Another type of air conditioning is the portable fan or AC tower. These portable cooling systems operate with all of the required components built into a single device. They can be sophisticated and blow cold air alongside the fan power that they bring to bear or be built as a simple means of moving stagnant air around the room to cool off the people inside the space in the process. Entek Corporation notes that a simple fan won't change the temperature in a room but will give you a cool breeze that can be immensely beneficial during a hot and sticky day.
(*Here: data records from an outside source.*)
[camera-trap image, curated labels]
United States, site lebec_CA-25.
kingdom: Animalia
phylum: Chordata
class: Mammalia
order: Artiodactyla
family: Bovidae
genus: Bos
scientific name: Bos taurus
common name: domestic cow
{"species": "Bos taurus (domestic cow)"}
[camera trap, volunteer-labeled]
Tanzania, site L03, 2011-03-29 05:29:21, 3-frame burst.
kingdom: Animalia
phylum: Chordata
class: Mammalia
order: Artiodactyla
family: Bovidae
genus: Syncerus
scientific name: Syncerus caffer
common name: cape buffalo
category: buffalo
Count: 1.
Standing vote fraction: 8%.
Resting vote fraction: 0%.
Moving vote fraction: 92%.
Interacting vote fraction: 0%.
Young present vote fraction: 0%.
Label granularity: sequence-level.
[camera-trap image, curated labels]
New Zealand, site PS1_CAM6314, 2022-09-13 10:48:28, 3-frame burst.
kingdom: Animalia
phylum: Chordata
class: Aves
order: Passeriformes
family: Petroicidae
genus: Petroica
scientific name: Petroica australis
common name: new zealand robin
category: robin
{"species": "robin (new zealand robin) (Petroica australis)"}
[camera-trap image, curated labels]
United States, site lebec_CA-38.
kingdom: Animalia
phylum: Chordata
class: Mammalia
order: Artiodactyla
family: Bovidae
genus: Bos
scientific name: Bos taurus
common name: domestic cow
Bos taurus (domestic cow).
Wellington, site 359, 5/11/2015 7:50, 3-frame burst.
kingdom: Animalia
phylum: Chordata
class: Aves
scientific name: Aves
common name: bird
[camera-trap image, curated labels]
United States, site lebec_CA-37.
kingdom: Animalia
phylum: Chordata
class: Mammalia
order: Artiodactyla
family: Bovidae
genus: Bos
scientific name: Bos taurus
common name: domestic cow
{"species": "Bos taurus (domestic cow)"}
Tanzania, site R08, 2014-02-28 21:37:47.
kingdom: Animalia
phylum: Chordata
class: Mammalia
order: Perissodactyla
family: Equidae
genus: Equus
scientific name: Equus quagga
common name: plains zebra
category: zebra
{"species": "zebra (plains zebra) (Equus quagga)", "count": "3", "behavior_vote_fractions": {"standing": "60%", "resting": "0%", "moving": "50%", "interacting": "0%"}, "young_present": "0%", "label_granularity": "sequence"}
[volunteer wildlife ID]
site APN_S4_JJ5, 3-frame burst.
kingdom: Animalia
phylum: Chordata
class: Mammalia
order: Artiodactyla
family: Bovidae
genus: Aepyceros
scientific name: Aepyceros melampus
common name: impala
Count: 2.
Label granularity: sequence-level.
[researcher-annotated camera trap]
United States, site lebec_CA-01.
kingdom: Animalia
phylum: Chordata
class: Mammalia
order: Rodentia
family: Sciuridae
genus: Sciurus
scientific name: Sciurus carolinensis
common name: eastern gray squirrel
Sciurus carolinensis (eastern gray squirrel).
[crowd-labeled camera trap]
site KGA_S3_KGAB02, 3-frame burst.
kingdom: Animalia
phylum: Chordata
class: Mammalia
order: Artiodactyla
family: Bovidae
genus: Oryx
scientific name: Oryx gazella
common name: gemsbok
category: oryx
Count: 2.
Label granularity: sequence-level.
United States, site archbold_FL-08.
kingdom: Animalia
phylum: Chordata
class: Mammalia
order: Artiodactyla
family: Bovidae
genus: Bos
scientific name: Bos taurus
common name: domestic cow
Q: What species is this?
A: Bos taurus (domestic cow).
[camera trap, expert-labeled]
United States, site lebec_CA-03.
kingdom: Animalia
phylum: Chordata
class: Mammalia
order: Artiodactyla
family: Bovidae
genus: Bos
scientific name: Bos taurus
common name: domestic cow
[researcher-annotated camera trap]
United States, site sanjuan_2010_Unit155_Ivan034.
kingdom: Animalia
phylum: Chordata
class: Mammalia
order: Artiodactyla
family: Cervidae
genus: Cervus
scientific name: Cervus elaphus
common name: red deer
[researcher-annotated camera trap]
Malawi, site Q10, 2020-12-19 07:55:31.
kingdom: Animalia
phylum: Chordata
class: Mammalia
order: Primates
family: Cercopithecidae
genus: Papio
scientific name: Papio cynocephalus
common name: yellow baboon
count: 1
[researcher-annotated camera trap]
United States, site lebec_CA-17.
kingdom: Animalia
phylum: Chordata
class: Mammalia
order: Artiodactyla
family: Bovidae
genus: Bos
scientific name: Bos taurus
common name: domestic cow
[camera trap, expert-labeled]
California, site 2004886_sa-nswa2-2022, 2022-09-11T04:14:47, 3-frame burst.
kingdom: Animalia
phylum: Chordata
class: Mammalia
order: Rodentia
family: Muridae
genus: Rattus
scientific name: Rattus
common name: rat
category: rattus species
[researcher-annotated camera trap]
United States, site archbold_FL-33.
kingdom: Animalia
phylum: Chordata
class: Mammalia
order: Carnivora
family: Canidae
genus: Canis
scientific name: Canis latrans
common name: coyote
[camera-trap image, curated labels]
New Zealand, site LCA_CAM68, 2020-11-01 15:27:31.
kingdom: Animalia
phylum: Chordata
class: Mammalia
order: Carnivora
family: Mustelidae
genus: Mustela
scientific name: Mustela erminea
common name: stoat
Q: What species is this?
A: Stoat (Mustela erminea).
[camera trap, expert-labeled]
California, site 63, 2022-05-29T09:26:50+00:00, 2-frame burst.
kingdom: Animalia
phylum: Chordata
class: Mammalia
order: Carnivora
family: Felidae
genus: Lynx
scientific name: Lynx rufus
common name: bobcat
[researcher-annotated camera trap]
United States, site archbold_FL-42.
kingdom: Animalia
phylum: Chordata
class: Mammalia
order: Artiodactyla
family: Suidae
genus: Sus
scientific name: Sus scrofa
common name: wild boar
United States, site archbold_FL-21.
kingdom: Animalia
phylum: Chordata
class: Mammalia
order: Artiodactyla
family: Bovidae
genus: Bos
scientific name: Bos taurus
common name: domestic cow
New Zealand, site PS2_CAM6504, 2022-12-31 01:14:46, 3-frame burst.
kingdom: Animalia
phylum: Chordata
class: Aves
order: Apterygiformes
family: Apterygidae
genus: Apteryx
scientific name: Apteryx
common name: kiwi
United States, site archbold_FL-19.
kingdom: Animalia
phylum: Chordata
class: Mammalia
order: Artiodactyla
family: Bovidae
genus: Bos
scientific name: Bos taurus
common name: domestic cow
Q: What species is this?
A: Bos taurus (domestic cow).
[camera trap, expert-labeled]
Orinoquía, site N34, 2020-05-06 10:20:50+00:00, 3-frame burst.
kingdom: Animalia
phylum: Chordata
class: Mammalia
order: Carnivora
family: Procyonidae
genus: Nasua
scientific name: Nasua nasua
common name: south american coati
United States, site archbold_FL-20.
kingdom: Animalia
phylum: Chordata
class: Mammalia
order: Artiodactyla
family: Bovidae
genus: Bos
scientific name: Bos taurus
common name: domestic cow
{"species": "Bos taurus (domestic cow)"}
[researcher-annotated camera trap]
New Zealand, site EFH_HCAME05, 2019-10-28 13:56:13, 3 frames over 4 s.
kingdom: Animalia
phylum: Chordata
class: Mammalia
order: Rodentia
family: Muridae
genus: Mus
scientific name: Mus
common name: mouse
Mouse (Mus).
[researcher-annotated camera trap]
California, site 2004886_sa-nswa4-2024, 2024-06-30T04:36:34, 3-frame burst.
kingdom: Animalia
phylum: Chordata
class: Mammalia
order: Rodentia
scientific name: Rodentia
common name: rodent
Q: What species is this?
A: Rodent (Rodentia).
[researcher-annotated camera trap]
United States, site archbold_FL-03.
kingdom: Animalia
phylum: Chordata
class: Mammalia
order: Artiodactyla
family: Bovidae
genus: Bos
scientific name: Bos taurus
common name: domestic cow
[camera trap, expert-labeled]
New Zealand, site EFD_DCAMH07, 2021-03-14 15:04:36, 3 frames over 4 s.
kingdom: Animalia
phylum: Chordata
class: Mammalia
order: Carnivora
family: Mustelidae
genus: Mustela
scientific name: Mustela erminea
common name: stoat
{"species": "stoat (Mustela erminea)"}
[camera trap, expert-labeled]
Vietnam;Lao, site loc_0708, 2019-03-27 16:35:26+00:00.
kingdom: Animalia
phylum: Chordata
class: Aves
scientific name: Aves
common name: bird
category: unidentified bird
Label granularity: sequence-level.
One or more fans can be used successfully to facilitate substantial heat transfer out of your property during a hot summer day. If you live in a two-story home, opening the windows in rooms on the first and second floor and then using fans to blow air through the property will create a wind effect that helps to hasten the rising power of hot air and then push it out of the upper floor window. This will help negate the effects of a roasting summer day without using sophisticated equipment that may cost an arm and a leg. This type of practical science is also essential knowledge in the event of a power outage or air conditioning failure in your home.

Window units

A window unit is perhaps the last traditional option for a standard air conditioning solution in the home. Window units are installed with the heat transfer element outside the house, sticking through an opened window. Window units are great for small apartments and individual rooms that require additional cooling consideration (via CNET). They won't make an enormous impact when it comes to cooling off an entire home but provide a critical service in a pinch or as the primary cooling option for a small home or apartment.

To install a window unit, you'll need to open your window and place the box in the opening. Then, you close the window on top of the air conditioner to lock the feature into place. Window-based air conditioners are an excellent option for homeowners thinking of installing individual space units in their homes. The alternative is a wall unit or a mini-split system that will require modifications to the property. By contrast, a window-mounted air conditioner doesn't demand cutting, drilling, or any other type of property alteration. This makes it a good choice for renters who need additional cooling power but can't alter the home's overall floor plan or footprint.

DIY cooling systems

DIY cooling systems are another choice for cooling off your property. DIY options aren't suitable for long-term use, but they can make an enormous difference in the event of a power outage or natural disaster that leaves you without your primary cooling system for a short length time period.

To create your own makeshift cooling system, you'll need to establish a means of cooling the air inside a compartment and then pushing it out into the room. One option is to use a standard cooler and dry ice explains The Renaissance Builder via YouTube. Unlike traditional ice cubes from your freezer, dry ice will remain cold for many hours. Placing dry ice inside a cooling box and cutting a hole in the side will create a way for the cold air inside to escape into your room. Adding piping or tubing on the end will help direct the cold air to wherever you need it to go. Then, on the other end, you'll want to cut a small hole and position a small fan facing inward to help speed along the heat transfer process. A battery-powered fan is all it will take to blow this cold air out into your home.

Always practice caution when using dry ice, as it can be dangerous. For an easier DIY, try using a bowl of traditional ice with a battery-powered fan behind it to blow the cold air (via Entek Corporation).